How to prove $\sqrt {75025} + \sqrt {121393} + \sqrt {196418} + \sqrt{317811} \approx \sqrt {514229} + \sqrt {832040}$?

Question

Let $a = \sqrt {75025} + \sqrt {121393} + \sqrt {196418} + \sqrt{317811}$ and $b = \sqrt {514229} + \sqrt {832040}$. By using SageMath we can see that $$ a - b \approx 2.95301560981898 \cdot 10^{-9} $$ That means almost nine digits of accuracy!

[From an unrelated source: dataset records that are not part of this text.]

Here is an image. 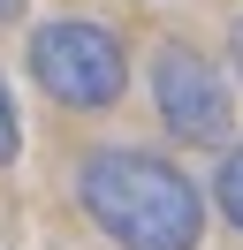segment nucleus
I'll list each match as a JSON object with an SVG mask.
<instances>
[{
    "instance_id": "3",
    "label": "nucleus",
    "mask_w": 243,
    "mask_h": 250,
    "mask_svg": "<svg viewBox=\"0 0 243 250\" xmlns=\"http://www.w3.org/2000/svg\"><path fill=\"white\" fill-rule=\"evenodd\" d=\"M152 106H160V122L182 144H220L228 137V91L213 76V61L190 53V46H160V61H152Z\"/></svg>"
},
{
    "instance_id": "5",
    "label": "nucleus",
    "mask_w": 243,
    "mask_h": 250,
    "mask_svg": "<svg viewBox=\"0 0 243 250\" xmlns=\"http://www.w3.org/2000/svg\"><path fill=\"white\" fill-rule=\"evenodd\" d=\"M15 144H23V129H15V106H8V91H0V167L15 159Z\"/></svg>"
},
{
    "instance_id": "4",
    "label": "nucleus",
    "mask_w": 243,
    "mask_h": 250,
    "mask_svg": "<svg viewBox=\"0 0 243 250\" xmlns=\"http://www.w3.org/2000/svg\"><path fill=\"white\" fill-rule=\"evenodd\" d=\"M220 212H228V220L243 228V144H236V152L220 159Z\"/></svg>"
},
{
    "instance_id": "6",
    "label": "nucleus",
    "mask_w": 243,
    "mask_h": 250,
    "mask_svg": "<svg viewBox=\"0 0 243 250\" xmlns=\"http://www.w3.org/2000/svg\"><path fill=\"white\" fill-rule=\"evenodd\" d=\"M15 16H23V0H0V23H15Z\"/></svg>"
},
{
    "instance_id": "7",
    "label": "nucleus",
    "mask_w": 243,
    "mask_h": 250,
    "mask_svg": "<svg viewBox=\"0 0 243 250\" xmlns=\"http://www.w3.org/2000/svg\"><path fill=\"white\" fill-rule=\"evenodd\" d=\"M236 68H243V23H236Z\"/></svg>"
},
{
    "instance_id": "1",
    "label": "nucleus",
    "mask_w": 243,
    "mask_h": 250,
    "mask_svg": "<svg viewBox=\"0 0 243 250\" xmlns=\"http://www.w3.org/2000/svg\"><path fill=\"white\" fill-rule=\"evenodd\" d=\"M76 197L99 220V235L122 250H197V235H205V205H197L190 174L137 144L91 152L76 167Z\"/></svg>"
},
{
    "instance_id": "2",
    "label": "nucleus",
    "mask_w": 243,
    "mask_h": 250,
    "mask_svg": "<svg viewBox=\"0 0 243 250\" xmlns=\"http://www.w3.org/2000/svg\"><path fill=\"white\" fill-rule=\"evenodd\" d=\"M30 76H38L61 106L99 114V106L122 99L129 61H122V46H114L106 23H46V31L30 38Z\"/></svg>"
}]
</instances>
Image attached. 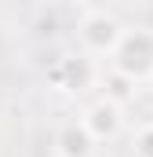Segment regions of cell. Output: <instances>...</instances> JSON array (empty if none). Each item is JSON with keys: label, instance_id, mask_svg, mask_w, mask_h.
Returning a JSON list of instances; mask_svg holds the SVG:
<instances>
[{"label": "cell", "instance_id": "cell-1", "mask_svg": "<svg viewBox=\"0 0 153 157\" xmlns=\"http://www.w3.org/2000/svg\"><path fill=\"white\" fill-rule=\"evenodd\" d=\"M113 70L128 80H142L153 73V33L146 29H124L120 44L113 48Z\"/></svg>", "mask_w": 153, "mask_h": 157}, {"label": "cell", "instance_id": "cell-2", "mask_svg": "<svg viewBox=\"0 0 153 157\" xmlns=\"http://www.w3.org/2000/svg\"><path fill=\"white\" fill-rule=\"evenodd\" d=\"M124 37V26L106 11H91L80 22V44L88 55H113V48Z\"/></svg>", "mask_w": 153, "mask_h": 157}, {"label": "cell", "instance_id": "cell-3", "mask_svg": "<svg viewBox=\"0 0 153 157\" xmlns=\"http://www.w3.org/2000/svg\"><path fill=\"white\" fill-rule=\"evenodd\" d=\"M80 124L88 128V135H91L95 143L113 139L117 132H120V124H124V117H120V102H113V99H99L95 106H88V113L80 117Z\"/></svg>", "mask_w": 153, "mask_h": 157}, {"label": "cell", "instance_id": "cell-4", "mask_svg": "<svg viewBox=\"0 0 153 157\" xmlns=\"http://www.w3.org/2000/svg\"><path fill=\"white\" fill-rule=\"evenodd\" d=\"M91 150H95V139L88 135V128L80 121H69V124L58 128V135H55V157H91Z\"/></svg>", "mask_w": 153, "mask_h": 157}, {"label": "cell", "instance_id": "cell-5", "mask_svg": "<svg viewBox=\"0 0 153 157\" xmlns=\"http://www.w3.org/2000/svg\"><path fill=\"white\" fill-rule=\"evenodd\" d=\"M95 77V70H91V59H62L58 62V70H55V84L58 88H66V91H80V88H88Z\"/></svg>", "mask_w": 153, "mask_h": 157}, {"label": "cell", "instance_id": "cell-6", "mask_svg": "<svg viewBox=\"0 0 153 157\" xmlns=\"http://www.w3.org/2000/svg\"><path fill=\"white\" fill-rule=\"evenodd\" d=\"M131 154L135 157H153V121L139 124L131 135Z\"/></svg>", "mask_w": 153, "mask_h": 157}, {"label": "cell", "instance_id": "cell-7", "mask_svg": "<svg viewBox=\"0 0 153 157\" xmlns=\"http://www.w3.org/2000/svg\"><path fill=\"white\" fill-rule=\"evenodd\" d=\"M110 88H113V91H110V95H106V99H113V102H120V99H128V95H131V88H135V80H128L124 77V73H110Z\"/></svg>", "mask_w": 153, "mask_h": 157}]
</instances>
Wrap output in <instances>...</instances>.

To investigate any particular reason why these surprising digits of accuracy come I considered the function $$ f(x)= \sqrt{x +317811} + \sqrt{x + 196418} + \sqrt{x + 121393} + \sqrt{x + 75025} -\sqrt{x + 832040} - \sqrt{x + 514229}$$

The Taylor series of $f$ around $x =0$ with approximate coefficients looks like $$ f(x) = f(0) + 0.00403020948350145x -2.13362649294736 \cdot 10^{-8}\frac12 x^2 + O(x^3) $$

If $\alpha$ is a root of the equation $f(x) = 0$ where $\alpha $ is very close to $0$ (definitely there is a root between $-1$ and $0$) then $$0 = f(\alpha) = f(0) + 0.00403020948350145 \alpha -2.13362649294736 \cdot 10^{-8}\frac12 \alpha^2 +\text{higher error terms} $$

Of course, we can use computer programs to find a bound on $\alpha$ but the whole process is not mathematically elegant.

Certainly, $\alpha$ is a root of some polynomial of higher degree, so it may be difficult to find an expression in terms of radicals for $\alpha$ or may not be possible at all.

Are there any other reasons for this level of accuracy?

Answer 1

Let $x=75025$ and $y = 121393$. This approximate equality can be written as $$\sqrt x+\sqrt y+\sqrt{x+y} +\sqrt{x+2y}\approx\sqrt{2x+3y}+\sqrt{3x+5y}$$ where $y\approx x*\varphi$ and $\varphi$ is the golden ratio.

Factoring out $x$ from both sides, we get the approximate inequality as $$1+\sqrt\varphi+\sqrt{1+\varphi}+\sqrt{1+2\varphi}\approx\sqrt{2+3\varphi}+\sqrt{3+5\varphi}$$ Now consider the LHS and RHS separately (using the fact that $\varphi^2=\varphi+1$), \begin{align} LHS &= 1+\sqrt\varphi+\sqrt{1+\varphi}+\sqrt{\varphi+\varphi^2}\\ &= (1+\sqrt\varphi)(1+\sqrt{1+\varphi})\\ &=(1+\sqrt\varphi)(1+\varphi)\\ &=\varphi^2(1+\sqrt\varphi) \end{align} Also, \begin{align} RHS &= \sqrt{2\varphi^2+\varphi}+\sqrt{3\varphi^2+2\varphi}\\ &=\sqrt\varphi\sqrt{\varphi+\varphi^2}+\sqrt\varphi\sqrt{2\varphi^2+\varphi}\\ &=\varphi\sqrt{1+\varphi}+\varphi\sqrt{\varphi+\varphi^2}\\ &=\varphi^2(1+\sqrt\varphi) \end{align} So these expressions for golden ratio are exactly equal.

This is the reason we're getting approximate inequality in this case (because $y$ is not exactly equal to $x\varphi$, otherwise the given equality would also be exact).

EDIT:

I have written a function in python to find the difference between LHS and RHS of given equation for any given input $x$ (which is $75025$ in this case):

from math import sqrt

def find_diff(x):
    phi = (1+sqrt(5))/2
    y = round(x*phi)
    a = sqrt(x)+sqrt(y)+sqrt(x+y)+sqrt(x+2*y)
    b = sqrt(2*x+3*y)+sqrt(3*x+5*y)
    return abs(a-b)

Note that you may try further Fibonacci numbers and get better approximations (it is obvious to see what Fibonacci numbers are doing here if you know the continued fraction approximations for golden ratio).